2. Look for a CONNECT packet.

3. Inspect Fixed Header -> Variable Header -> Connect Flags. Is "Password Flag" set?

4. Check the Payload. User: admin, Pass: Summer2025!

Challenge 2: The Mysterious Zigbee Key

1. Filter for zbee_aps (Application Support Layer).

2. Notice the payloads are encrypted (Data is random).

3. Go to Preferences -> Protocols -> Zigbee.

4. Add Key: 5A:69:67:42:65:65:41:6C:6C:69:61:6E:63:65:30:39 (ZigBeeAlliance09).

5. The packets turn into plaintext!

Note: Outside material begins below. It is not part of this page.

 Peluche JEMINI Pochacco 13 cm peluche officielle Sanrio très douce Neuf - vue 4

This network used the default TC Link Key to transport the Network Key.

XP REWARD: +400 XP (Packet Whisperer)

Tools of the Trade

The standard toolkit for IoT network assessment.

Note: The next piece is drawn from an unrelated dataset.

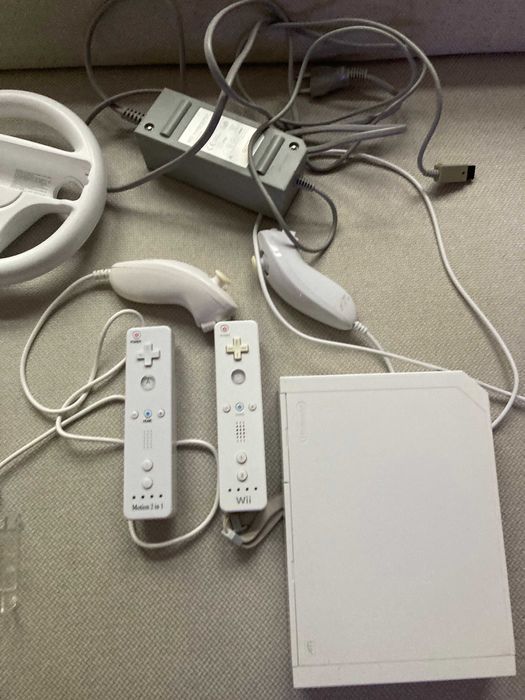 Nintendo Wii Homebrew Softmod 100 gier Mario Kart Kirby Zelda Donkey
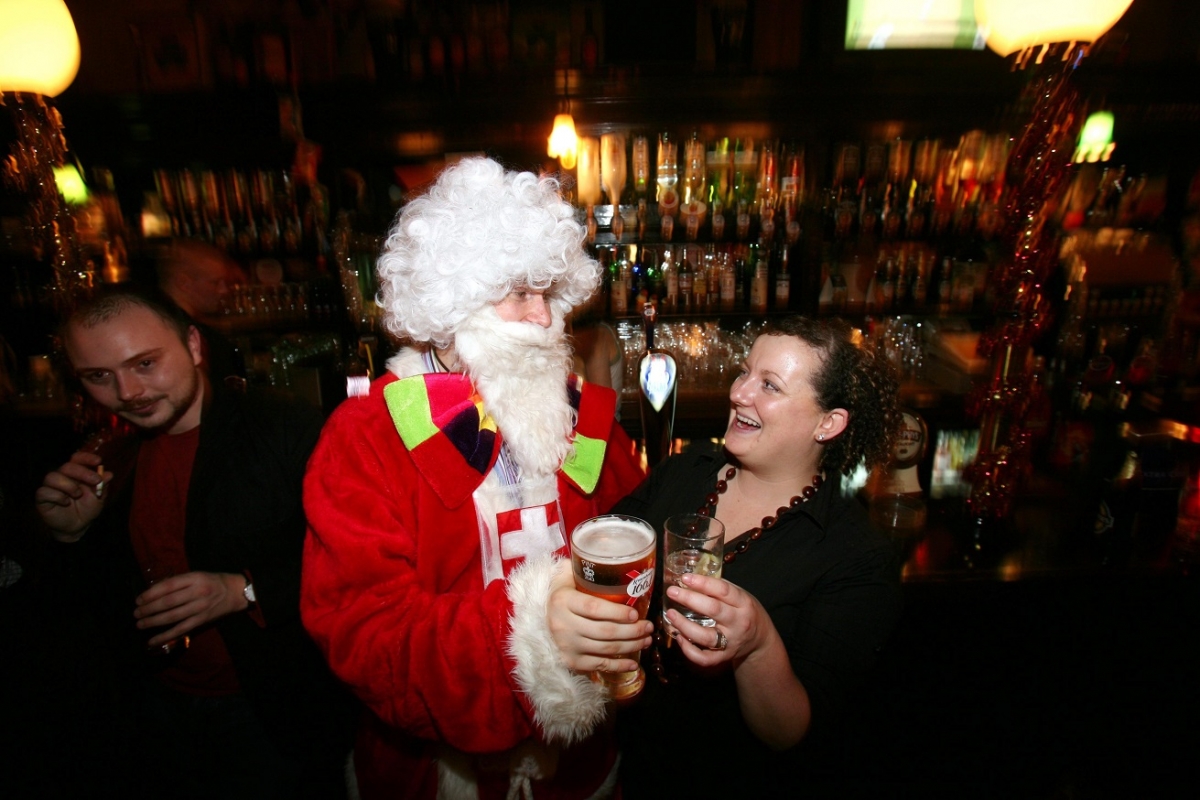 Christmas party season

Tool Protocol Function Install
Mosquitto Clients MQTT Publish/Subscribe via CLI. Essential for debugging. apt install mosquitto-clients
MQTT Explorer MQTT GUI for visualizing topic hierarchies. (Download App)
CoAP-Client CoAP Send CoAP GET/POST requests. Part of libcoap. apt install libcoap2-bin
KillerBee Zigbee Flash sniffer firmware to USB radio sticks (RZUSBstick). pip install killerbee
Bettercap BLE / Wi-Fi The "Swiss Army Knife" for recon and MITM. apt install bettercap
Ubertooth Util BLE Control Ubertooth One hardware for packet capture. apt install ubertooth
GATTTool BLE Interactive shell for GATT operations (Legacy but useful). apt install bluez
Scapy All Python library for packet crafting. pip install scapy
Wireshark All The gold standard packet analyzer. apt install wireshark

Glossary of Terms

Broker
The central server in MQTT that routes messages between publishers and subscribers.
Commissioning
The process of joining a new device to a Zigbee/Z-Wave network.
Coordinator
The root node of a Zigbee network (the Trust Center).
DTLS
Datagram Transport Layer Security. TLS adapted for UDP.
Edge Computing
Processing data on the device itself (e.g. AI on Chip) rather than sending to cloud.
Fog Computing
Processing data at the local gateway level.
GATT
Generic Attribute Profile. Defines how BLE data is structured (Services/Characteristics).
LoRaWAN
Long Range Wide Area Network. Low power, long range protocol using Chirp Spread Spectrum.
Mesh Network
A topology where devices relay messages for neighbors (Zigbee, Z-Wave).
QoS
Quality of Service. Guarantees for message delivery (0, 1, or 2).
Retained Message
An MQTT message stored by the broker to be delivered to new subscribers immediately.

Outcome Check

  • Explain MQTT's publish/subscribe architecture and security risks
  • Describe CoAP's design for constrained devices and DTLS
  • Identify Zigbee key types and default key vulnerability
  • Perform BLE device enumeration and GATT service discovery
  • Use Wireshark to analyze IoT protocol traffic

Resources & Tools

MQTT.org

Official MQTT specification and resources

 MQTT-PWN

MQTT security testing framework

 KillerBee

IEEE 802.15.4/Zigbee security research toolkit

 Wireshark Display Filters

Reference for all protocol filters.

Weekly Reflection

Consider how IoT protocols balance security with resource constraints. Should devices with 8KB of RAM be expected to implement the same security as a server? What trade-offs are acceptable?